Und das auf ungewöhnliche Weise. Lang hat viele Jahre in der Kreisliga für den SV Rednitzhembach zwischen 15 und 27 Toren pro Spielzeit geschos­sen und sich dann gedacht, dass er es doch auch mal weiter oben probieren könnte. Er wohnt seit ein paar Jahren in Nürnberg, die Pendelei in seine Schwabacher Heimat war ihm dann irgendwann zu viel. Also hat er Matthi­as Leibold, den Sportlichen Leiter des TSV, angerufen und gefragt, ob er mal mittrainieren dürfe. Er durfte. Und begeisterte. „Ich hätte hier auch in der zweiten Mannschaft gespielt“, sagt er. Doch sein Trainer baute auf ihn. Das weiß der 26 Jahre alte Angrei­fer zu schätzen, „Thomas hat mir die Chance gegeben, zu spielen“, sagt er.
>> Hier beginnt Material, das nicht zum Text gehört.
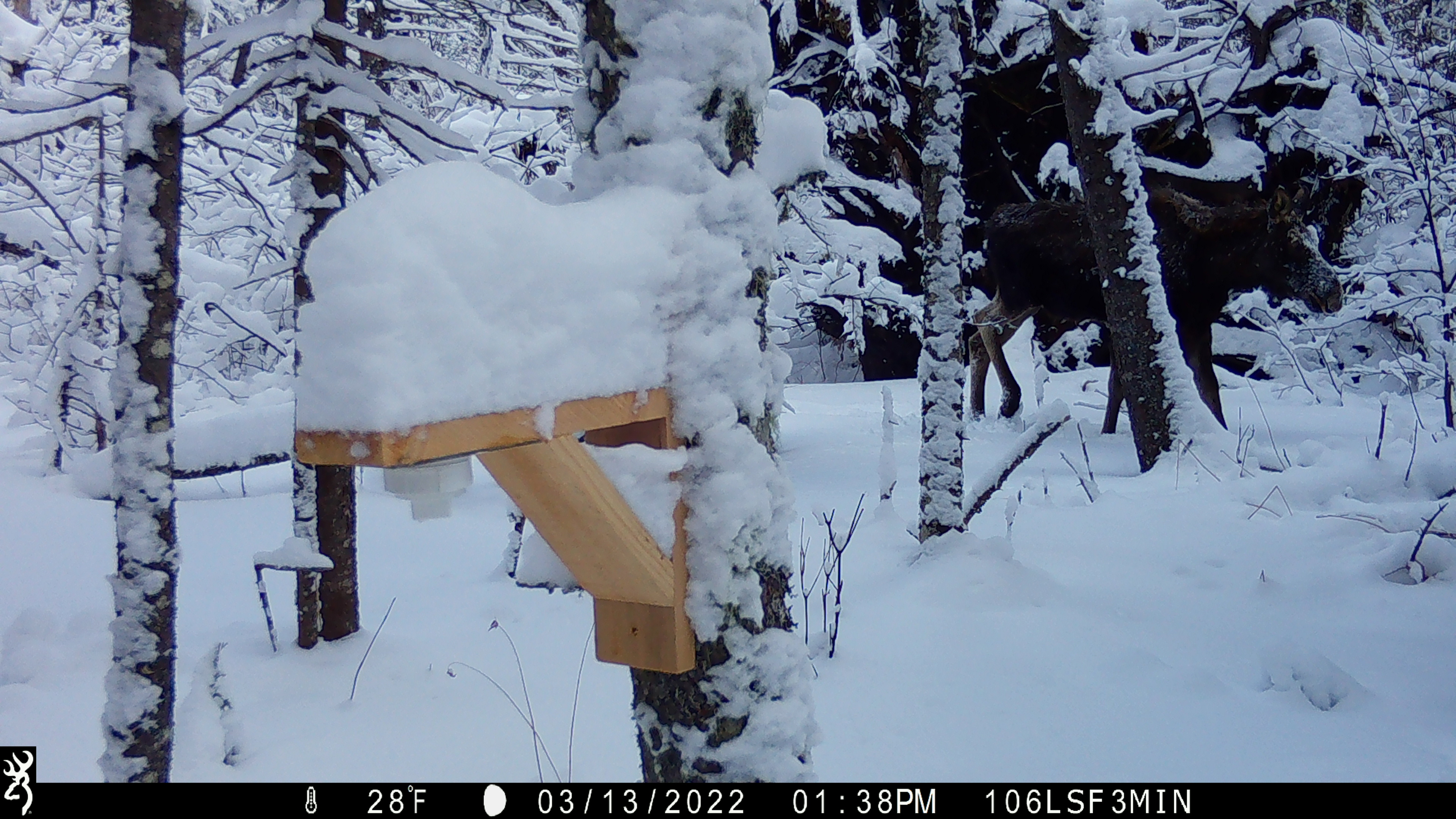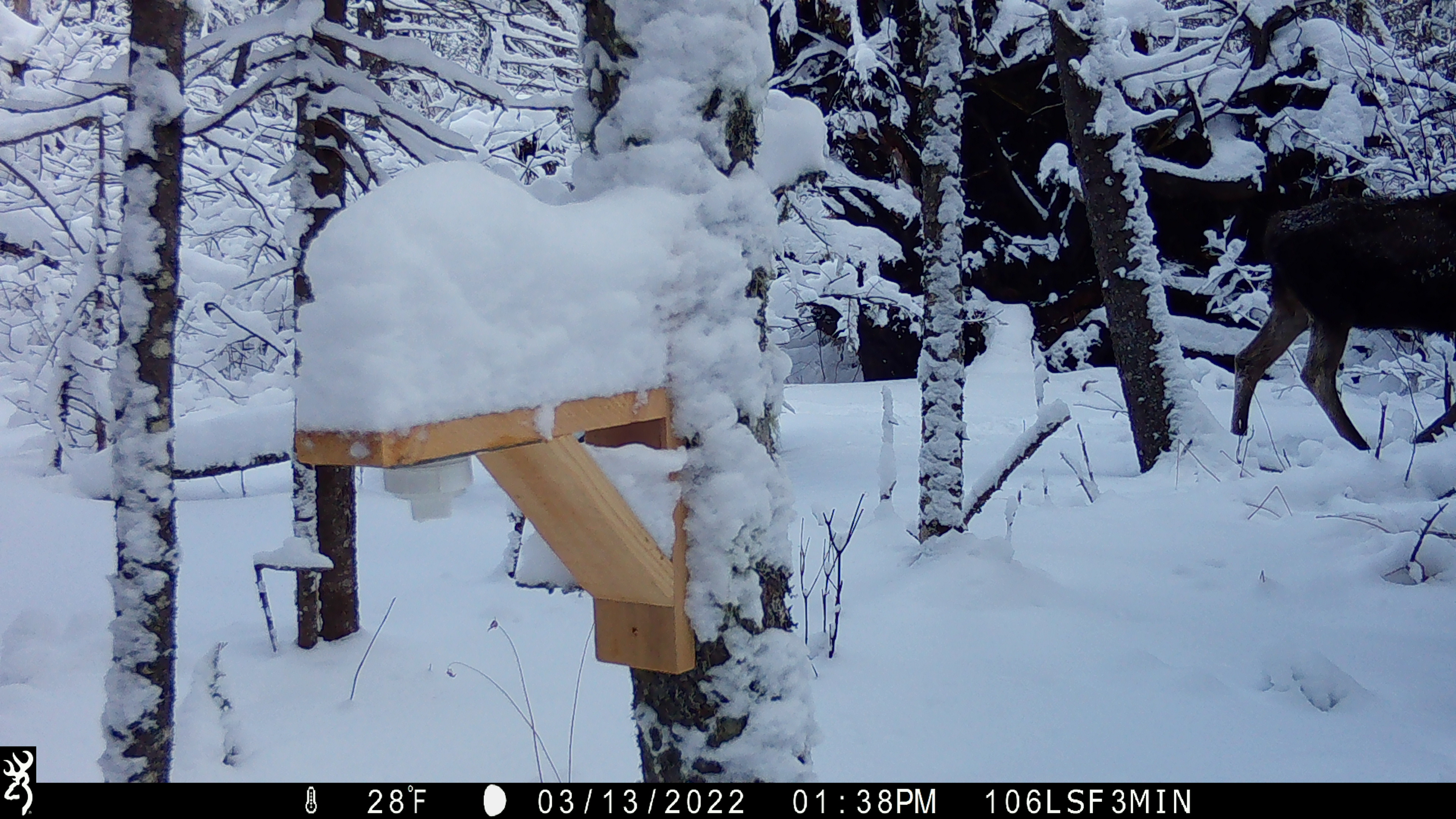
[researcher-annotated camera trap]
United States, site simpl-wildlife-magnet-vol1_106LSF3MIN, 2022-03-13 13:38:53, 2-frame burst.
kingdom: Animalia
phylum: Chordata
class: Mammalia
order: Artiodactyla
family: Cervidae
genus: Alces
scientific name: Alces alces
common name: moose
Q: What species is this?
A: Moose (Alces alces).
Das Vertrauen zahlt er seitdem regel­mäßig zurück: in Form von Toren. In seiner Premierensaison hat er 20-mal, getroffen, in dieser Spielzeit ist er mit zwölf Toren gemeinsam mit Udo Brehm der torgefährlichste Bucher. Von seinem erfahrenen Kollegen spricht Philip Lang in den höchsten Tönen. Nur an dessen Seite kann er auch selbst erfolgreich sein, glaubt er. „Udo ist ein unglaublicher Stürmer, von dem man sehr viel lernen kann was Laufwege oder die Abgezocktheit vorm Tor angeht“, sagt Lang. Und sei­ne vielen Tore, die hätte er auch nur erzielt, weil Christian Fleischmann so oft genau auf ihn geflankt habe. „Im Elfmeterraum, da bin ich halt stark“, sagt Lang. „Ich muss einfach nur rich­tig stehen, alles andere machen die Jungs.“ Philip Lang ist ein bescheidener, sehr bodenständiger Mensch, das merkt man schnell. Das sagt er auch selbst – und das sagen seine Mitspieler und sein Trainer. Er ist außerdem ein angenehmer Gesprächspartner, der sich selbst nicht zu wichtig nimmt. Und der dem TSV wohl noch lange treu bleiben wird. „Ich glaube nicht, dass ich mich woanders so wohlfühlen würde“, sagt er. Selbst wenn die Kolle­gen mal kurz über einen lachen.